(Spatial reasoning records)
* * * * *

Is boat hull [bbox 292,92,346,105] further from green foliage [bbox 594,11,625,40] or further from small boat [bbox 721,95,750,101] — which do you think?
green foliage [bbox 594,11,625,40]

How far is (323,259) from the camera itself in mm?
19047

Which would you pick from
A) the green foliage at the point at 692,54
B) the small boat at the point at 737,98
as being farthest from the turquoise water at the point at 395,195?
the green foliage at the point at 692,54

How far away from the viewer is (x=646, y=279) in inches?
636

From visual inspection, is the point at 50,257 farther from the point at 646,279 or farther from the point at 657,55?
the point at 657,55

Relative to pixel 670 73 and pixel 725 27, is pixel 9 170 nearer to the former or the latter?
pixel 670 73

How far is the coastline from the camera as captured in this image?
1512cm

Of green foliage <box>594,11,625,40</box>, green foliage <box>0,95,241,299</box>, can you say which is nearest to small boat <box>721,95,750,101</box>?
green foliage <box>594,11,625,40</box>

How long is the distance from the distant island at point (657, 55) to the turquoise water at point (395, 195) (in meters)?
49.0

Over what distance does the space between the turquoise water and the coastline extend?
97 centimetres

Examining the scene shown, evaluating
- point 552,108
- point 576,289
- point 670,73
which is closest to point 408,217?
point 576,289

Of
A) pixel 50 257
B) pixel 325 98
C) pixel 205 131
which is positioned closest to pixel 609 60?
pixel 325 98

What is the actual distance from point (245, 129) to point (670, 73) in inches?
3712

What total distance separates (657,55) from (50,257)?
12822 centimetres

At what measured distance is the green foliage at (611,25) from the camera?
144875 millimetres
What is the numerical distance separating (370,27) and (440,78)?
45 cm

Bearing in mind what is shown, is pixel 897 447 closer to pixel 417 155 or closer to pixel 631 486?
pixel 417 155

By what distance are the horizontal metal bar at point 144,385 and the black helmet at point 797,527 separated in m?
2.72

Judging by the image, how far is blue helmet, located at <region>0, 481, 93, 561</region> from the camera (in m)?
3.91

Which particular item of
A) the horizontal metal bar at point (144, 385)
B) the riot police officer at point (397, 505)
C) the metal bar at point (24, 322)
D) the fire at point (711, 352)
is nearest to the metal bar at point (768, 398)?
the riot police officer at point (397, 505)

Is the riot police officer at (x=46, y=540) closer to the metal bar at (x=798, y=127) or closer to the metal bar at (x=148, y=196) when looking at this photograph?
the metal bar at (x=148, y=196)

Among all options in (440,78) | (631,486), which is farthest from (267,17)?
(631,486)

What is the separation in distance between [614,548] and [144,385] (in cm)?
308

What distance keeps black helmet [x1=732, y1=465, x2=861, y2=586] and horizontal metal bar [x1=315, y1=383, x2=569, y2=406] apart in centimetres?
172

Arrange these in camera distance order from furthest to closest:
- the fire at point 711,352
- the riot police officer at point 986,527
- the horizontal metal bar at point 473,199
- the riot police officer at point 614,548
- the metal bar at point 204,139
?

* * * * *

Can you reproduce all the material exactly?

Is boat hull [bbox 292,92,346,105] further from green foliage [bbox 594,11,625,40] or further from small boat [bbox 721,95,750,101] — which do you think?
green foliage [bbox 594,11,625,40]

How far is (323,259) from the camera itself in mm?
19047

Which would you pick from
A) the green foliage at the point at 692,54
B) the small boat at the point at 737,98
as being farthest from the turquoise water at the point at 395,195?
the green foliage at the point at 692,54

How far away from the viewer is (x=646, y=279) in inches?
636

From visual inspection, is the point at 50,257 farther from the point at 646,279 or farther from the point at 657,55?
the point at 657,55

Relative to pixel 670 73 and pixel 725 27, is pixel 9 170 nearer to the former or the latter?
pixel 670 73

How far is the coastline from the camera as captured in this image?
1512cm

Of green foliage <box>594,11,625,40</box>, green foliage <box>0,95,241,299</box>, can you say which is nearest to small boat <box>721,95,750,101</box>?
green foliage <box>594,11,625,40</box>

How long is the distance from the distant island at point (657, 55) to the turquoise water at point (395, 195) (in meters)?
49.0

Over what distance does the space between the turquoise water and the coastline extend?
97 centimetres

Examining the scene shown, evaluating
- point 552,108
- point 576,289
- point 670,73
which is closest to point 408,217?
point 576,289

Of
A) pixel 50 257
B) pixel 325 98
C) pixel 205 131
which is positioned closest to pixel 609 60?
pixel 325 98

What is the actual distance from point (245, 129) to point (670, 73) in inches?
3712

What total distance separates (657,55) from (50,257)?
12822 centimetres

At what measured distance is the green foliage at (611,25) from the camera?
144875 millimetres
What is the numerical distance separating (370,27) and (440,78)?
45 cm

Bearing in mind what is shown, is pixel 897 447 closer to pixel 417 155 or closer to pixel 631 486?
pixel 417 155

By what distance are the horizontal metal bar at point 144,385 and the black helmet at point 797,527 separated in m?
2.72

Judging by the image, how far is blue helmet, located at <region>0, 481, 93, 561</region> from the camera (in m)?
3.91

Which particular item of
A) the horizontal metal bar at point (144, 385)
B) the riot police officer at point (397, 505)
C) the metal bar at point (24, 322)
D) the fire at point (711, 352)
is nearest to the metal bar at point (768, 398)?
the riot police officer at point (397, 505)

Is the riot police officer at (x=46, y=540) closer to the metal bar at (x=798, y=127) or closer to the metal bar at (x=148, y=196) when looking at this photograph?
the metal bar at (x=148, y=196)

Among all options in (440,78) | (631,486), which is farthest from (267,17)?
(631,486)

What is the separation in distance between [614,548] and [144,385] (in cm)?
308

What distance keeps black helmet [x1=732, y1=465, x2=861, y2=586] and horizontal metal bar [x1=315, y1=383, x2=569, y2=406] apart in centimetres?
172

Arrange these in camera distance order from furthest to closest:
- the fire at point 711,352
- the riot police officer at point 986,527
- the horizontal metal bar at point 473,199
- the riot police officer at point 614,548
- the metal bar at point 204,139
?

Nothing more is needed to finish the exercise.